• [Actions to take]:
- 1) Set down the passage on climate and famine word for word, from "Alarmists tell us" up to and including "Age (1300-1850 AD).".
- 2) List every effect that the passage on climate and famine attributes to the rain that fell in the summer of 1315.

Alarmists tell us that global warming may bring massive famines to the Earth in the next century. History, however, tells us the real threat of famine will arrive about 600 to 800 years from now, when the 1500-year climate cycle turns cold again.

In Europe, the Medieval Warming (950-1300 AD) was a period of ample sunshine, few and mild storms, and longer growing seasons. The human population, as a result, increased about 50 percent. The English and French populations nearly tripled. Temperatures were higher than today's.

The fine weather ended abruptly, however, as the planet shifted into the Little Ice Age (1300-1850 AD).

During the summer of 1315, rain fell in incessant sheets from May to August, washing away much of Europe's topsoil, creating huge gullies, and beating crops to the ground. In late summer, the weather turned unseasonably cold, and the soft, moist kernels of the remaining grain plants were attacked by fungus. From Ireland east to Germany and north through Scandinavia, the harvests were disastrous.

• [Collected data]:
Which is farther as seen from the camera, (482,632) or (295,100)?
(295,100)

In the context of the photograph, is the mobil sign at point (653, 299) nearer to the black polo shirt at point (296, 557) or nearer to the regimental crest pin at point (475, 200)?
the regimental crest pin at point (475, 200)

• [Answers for this exercise]:
- 1)
Alarmists tell us that global warming may bring massive famines to the Earth in the next century. History, however, tells us the real threat of famine will arrive about 600 to 800 years from now, when the 1500-year climate cycle turns cold again.

In Europe, the Medieval Warming (950-1300 AD) was a period of ample sunshine, few and mild storms, and longer growing seasons. The human population, as a result, increased about 50 percent. The English and French populations nearly tripled. Temperatures were higher than today's.

The fine weather ended abruptly, however, as the planet shifted into the Little Ice Age (1300-1850 AD).

- 2)
- Washing away much of Europe's topsoil
- Creating huge gullies
- Beating crops to the ground